The protein encoded by this gene is a cell-surface glycoprotein involved in cell-cell interactions, cell adhesion and migration. It is a receptor for hyaluronic acid (HA) and can also interact with other ligands, such as osteopontin, collagens, and matrix metalloproteinases (MMPs). This protein participates in a wide variety of cellular functions including lymphocyte activation, recirculation and homing, hematopoiesis, and tumor metastasis. Transcripts for this gene undergo complex alternative splicing that results in many functionally distinct isoforms, however, the full length nature of some of these variants has not been determined. Alternative splicing is the basis for the structural and functional diversity of this protein, and may be related to tumor metastasis. [provided by RefSeq].
Function:
Receptor for hyaluronic acid (HA). Mediates cell-cell and cell-matrix interactions through its affinity for HA, and possibly also through its affinity for other ligands such as osteopontin, collagens, and matrix metalloproteinases (MMPs). Adhesion with HA plays an important role in cell migration, tumor growth and progression. Also involved in lymphocyte activation, recirculation and homing, and in hematopoiesis. Altered expression or dysfunction causes numerous pathogenic phenotypes. Great protein heterogeneity due to numerous alternative splicing and post-translational modification events.
Subcellular Location:
Membrane.
Tissue Specificity:
Isoform 10 (epithelial isoform) is expressed by cells of epithelium and highly expressed by carcinomas. Expression is repressed in neuroblastoma cells.

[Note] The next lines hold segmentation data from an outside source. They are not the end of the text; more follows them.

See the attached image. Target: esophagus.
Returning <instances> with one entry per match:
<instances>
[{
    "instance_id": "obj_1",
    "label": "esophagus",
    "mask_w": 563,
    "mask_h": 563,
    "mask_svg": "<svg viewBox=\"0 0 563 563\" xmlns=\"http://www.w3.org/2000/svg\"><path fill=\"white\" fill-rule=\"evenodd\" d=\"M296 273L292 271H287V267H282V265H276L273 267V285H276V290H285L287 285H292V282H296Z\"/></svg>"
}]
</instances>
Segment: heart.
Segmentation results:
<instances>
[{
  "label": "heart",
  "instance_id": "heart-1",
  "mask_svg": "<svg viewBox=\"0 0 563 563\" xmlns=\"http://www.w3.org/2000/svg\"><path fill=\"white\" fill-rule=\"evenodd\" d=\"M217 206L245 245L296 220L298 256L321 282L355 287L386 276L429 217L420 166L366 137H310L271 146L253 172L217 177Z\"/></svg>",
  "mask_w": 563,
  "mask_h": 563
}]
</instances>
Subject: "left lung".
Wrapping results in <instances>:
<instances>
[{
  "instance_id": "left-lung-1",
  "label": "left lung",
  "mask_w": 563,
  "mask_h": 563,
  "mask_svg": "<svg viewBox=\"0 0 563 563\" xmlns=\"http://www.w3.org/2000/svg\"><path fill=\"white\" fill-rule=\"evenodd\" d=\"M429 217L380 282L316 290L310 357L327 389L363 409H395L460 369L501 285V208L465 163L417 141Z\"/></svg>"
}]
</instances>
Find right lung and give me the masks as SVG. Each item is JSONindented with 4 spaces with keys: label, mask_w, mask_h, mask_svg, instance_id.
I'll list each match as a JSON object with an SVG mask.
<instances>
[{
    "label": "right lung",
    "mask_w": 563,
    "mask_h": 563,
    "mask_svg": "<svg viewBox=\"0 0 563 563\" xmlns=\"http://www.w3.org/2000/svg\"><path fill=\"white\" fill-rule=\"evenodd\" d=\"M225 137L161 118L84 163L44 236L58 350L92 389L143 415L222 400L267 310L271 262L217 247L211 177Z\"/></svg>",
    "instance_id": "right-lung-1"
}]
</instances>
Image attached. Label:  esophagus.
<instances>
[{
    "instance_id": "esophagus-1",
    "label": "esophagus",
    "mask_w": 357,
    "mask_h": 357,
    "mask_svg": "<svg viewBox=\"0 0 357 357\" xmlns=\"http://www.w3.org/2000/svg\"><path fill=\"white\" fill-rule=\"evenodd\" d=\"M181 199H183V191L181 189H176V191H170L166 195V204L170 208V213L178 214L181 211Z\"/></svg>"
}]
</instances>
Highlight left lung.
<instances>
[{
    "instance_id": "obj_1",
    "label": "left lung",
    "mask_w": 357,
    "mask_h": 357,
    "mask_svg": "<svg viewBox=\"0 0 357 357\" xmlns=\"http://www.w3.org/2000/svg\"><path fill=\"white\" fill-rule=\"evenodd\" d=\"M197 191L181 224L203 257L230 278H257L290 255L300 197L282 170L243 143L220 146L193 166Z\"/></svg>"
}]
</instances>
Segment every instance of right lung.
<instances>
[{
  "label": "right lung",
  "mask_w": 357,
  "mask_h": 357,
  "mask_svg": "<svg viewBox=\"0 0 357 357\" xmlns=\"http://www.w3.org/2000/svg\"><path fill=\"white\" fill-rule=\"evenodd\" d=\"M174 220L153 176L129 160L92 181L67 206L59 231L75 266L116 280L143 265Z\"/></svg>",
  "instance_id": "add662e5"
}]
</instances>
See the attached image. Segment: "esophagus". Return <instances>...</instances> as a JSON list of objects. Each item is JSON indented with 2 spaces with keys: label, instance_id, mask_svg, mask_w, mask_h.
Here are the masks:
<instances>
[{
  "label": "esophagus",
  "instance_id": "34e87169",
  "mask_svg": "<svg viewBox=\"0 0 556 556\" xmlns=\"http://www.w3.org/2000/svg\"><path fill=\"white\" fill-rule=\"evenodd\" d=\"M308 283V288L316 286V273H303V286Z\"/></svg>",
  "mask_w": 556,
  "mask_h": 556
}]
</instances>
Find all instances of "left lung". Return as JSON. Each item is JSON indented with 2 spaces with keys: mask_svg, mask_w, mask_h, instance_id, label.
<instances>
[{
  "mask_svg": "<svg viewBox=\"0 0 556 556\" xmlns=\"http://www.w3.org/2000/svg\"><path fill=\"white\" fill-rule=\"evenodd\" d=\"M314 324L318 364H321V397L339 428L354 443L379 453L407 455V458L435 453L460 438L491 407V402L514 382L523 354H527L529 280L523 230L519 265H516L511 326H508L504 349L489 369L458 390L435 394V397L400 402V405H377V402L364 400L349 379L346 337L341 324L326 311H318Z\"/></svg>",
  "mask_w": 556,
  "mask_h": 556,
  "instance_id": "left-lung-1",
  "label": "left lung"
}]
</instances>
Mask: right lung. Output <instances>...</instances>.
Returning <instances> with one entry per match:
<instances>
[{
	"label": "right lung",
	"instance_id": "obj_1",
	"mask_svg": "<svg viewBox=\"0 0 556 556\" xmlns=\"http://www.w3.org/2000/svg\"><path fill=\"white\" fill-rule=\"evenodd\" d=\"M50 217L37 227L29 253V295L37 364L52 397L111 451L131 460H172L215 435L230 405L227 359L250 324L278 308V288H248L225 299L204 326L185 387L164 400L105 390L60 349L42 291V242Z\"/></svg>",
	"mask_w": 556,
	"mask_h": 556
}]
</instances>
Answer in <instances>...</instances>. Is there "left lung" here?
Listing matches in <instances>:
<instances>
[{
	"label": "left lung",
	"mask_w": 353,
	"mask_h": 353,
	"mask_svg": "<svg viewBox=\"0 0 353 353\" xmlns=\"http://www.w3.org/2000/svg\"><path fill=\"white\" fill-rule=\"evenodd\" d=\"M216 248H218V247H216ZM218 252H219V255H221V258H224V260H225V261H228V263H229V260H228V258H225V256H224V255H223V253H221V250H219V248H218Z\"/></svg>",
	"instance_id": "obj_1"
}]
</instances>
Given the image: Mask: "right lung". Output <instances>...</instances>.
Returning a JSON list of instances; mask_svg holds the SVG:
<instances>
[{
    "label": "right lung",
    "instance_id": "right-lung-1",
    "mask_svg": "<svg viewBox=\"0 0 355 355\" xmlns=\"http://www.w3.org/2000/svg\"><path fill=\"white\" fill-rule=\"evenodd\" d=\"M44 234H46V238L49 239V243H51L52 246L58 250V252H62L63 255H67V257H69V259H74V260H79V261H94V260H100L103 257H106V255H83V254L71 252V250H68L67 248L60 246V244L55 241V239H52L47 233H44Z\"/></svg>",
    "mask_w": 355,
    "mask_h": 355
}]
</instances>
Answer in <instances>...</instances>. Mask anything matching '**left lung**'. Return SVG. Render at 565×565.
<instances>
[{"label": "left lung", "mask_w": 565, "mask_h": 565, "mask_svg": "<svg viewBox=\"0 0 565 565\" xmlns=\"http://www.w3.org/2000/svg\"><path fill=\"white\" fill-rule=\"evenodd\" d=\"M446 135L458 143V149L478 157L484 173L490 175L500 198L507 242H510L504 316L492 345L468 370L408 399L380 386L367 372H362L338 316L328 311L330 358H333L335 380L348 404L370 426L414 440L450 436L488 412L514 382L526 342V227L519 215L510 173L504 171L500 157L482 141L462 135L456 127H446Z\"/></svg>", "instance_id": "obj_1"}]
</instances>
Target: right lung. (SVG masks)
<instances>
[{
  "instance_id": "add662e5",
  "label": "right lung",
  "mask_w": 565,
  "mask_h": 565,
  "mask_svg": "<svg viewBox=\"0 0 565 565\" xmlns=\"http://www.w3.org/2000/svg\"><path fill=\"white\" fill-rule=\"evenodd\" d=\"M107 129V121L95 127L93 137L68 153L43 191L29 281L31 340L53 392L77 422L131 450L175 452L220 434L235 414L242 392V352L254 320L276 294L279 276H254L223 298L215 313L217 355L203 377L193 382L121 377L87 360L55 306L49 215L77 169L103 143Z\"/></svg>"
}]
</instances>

Post-translational modifications:
Proteolytically cleaved in the extracellular matrix by specific proteinases (possibly MMPs) in several cell lines and tumors.
N-glycosylated.
O-glycosylated; contains more-or-less-sulfated chondroitin sulfate glycans, whose number may affect the accessibility of specific proteinases to their cleavage site(s).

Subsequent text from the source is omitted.